Seth m'avait dépassé. Il avait à peine laisser le temps à la nouvelle de résonner dans la salle avant de tourner les talons pour revenir sur ses pas, trop anxieux de rater le jugement des médecins.

J'avais voulu immédiatement m'élancer à sa suite mais je m'étais retenue et avançai alors d'un pas majestueux. Je ne voulais pas me précipiter vers les médecins. J'avais attendu cette réponse avec tant d'impatience mais à cet instant, je ne voulais plus l'entendre.

Avais-je peur? Je tremblais d'effroi.

Je progressai dans les couloirs, mon costume blanc rayonnant dans une atmosphère qui semblait s'assombrir à chaque pas. Je voulais simplement que tout cela s'arrête. Les tensions, les problèmes, les lourdes tâches, les responsabilités. Je voulais simplement qu'on y mette un terme. Je priais néanmoins pour que cette fin soit bonne. Je suppliais tout être céleste vers lequel je sus me tourner dans ma prière muette de m'offrir enfin un repos paisible, un repos dans le soulagement de n'avoir rien perdu. Rien ou personne.

J'avais enfin rejoint la chambre d'Osiris devant laquelle toute la famille royale se tenait dans l'attente, les nerfs à vifs. Serena et Estéban se tenaient les mains et semblaient incapable de prononcer ne serait-ce qu'un mot. Isis s'était réfugiée dans les bras de Seth, la tête enfouie dans son cou.

Que lui avait-on dit à elle? "Ton frère a été blessé"? "Il dort mais pourrait ne jamais se réveiller"? Lui avait-on vraiment proposé cette éventualité? Qu'il ne se réveille pas? J'espérais uniquement que ce ne serait pas aux médecins d'accomplir cette tâche...

-Od...

La faible voix d'Isis trahissait la peur que nous tentions tous de dissimuler.

-Oui, ma princesse? m'enquis-je.

Je retins mon souffle. "Ma princesse". C'est Osiris qui l'appelait ainsi.

-Est-ce qu'Osiris va se réveiller? me demanda-t-elle d'une voix suppliante.

Apparemment la lourde tâche me revenait à moi. J'échangeai un bref regard avec Seth.

-Bien sûr qu'il se réveillera, mon coeur.

Je n'étais pas d'humeur à la décevoir. Pas avant que ce ne soit nécessaire...
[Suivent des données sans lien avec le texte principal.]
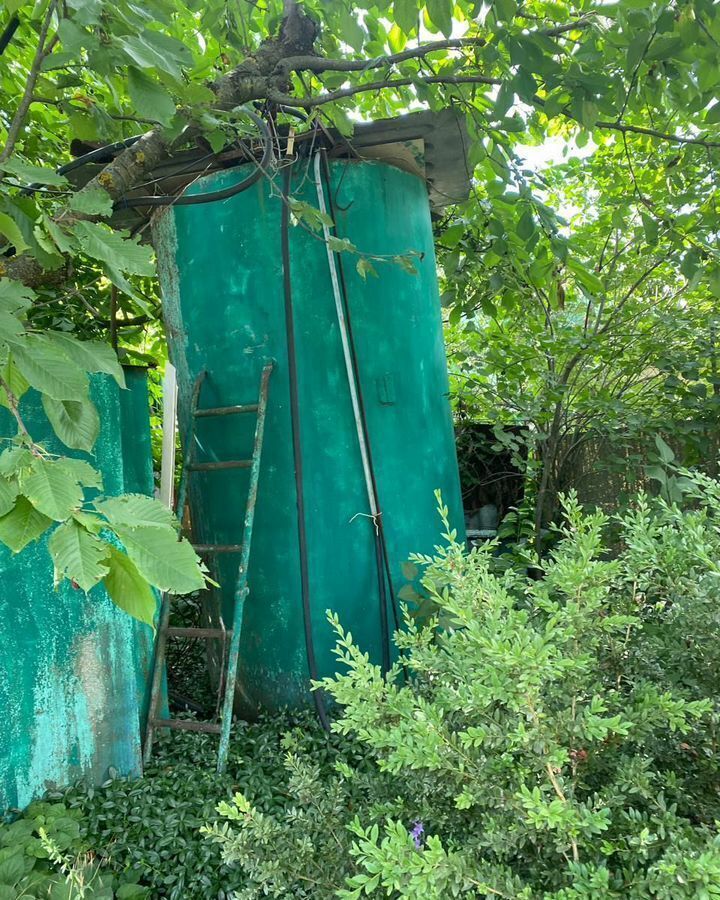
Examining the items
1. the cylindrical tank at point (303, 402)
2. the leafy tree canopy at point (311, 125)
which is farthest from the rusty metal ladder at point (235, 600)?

Le médecin sortit de la chambre en se triturant les doigts. On décelait la nervosité et l'inquiétude dans son expression qu'il tentait de garder aussi professionnelle que possible.

-Mon fils?

Estéban alla droit au but. Le docteur aussi:

-Il ne se réveillera pas.

Non.

-NON!

Je me jetai vers la porte, écartai le médecin d'un coup de coude et pénétrai avec fracas dans la chambre.

-Osiris!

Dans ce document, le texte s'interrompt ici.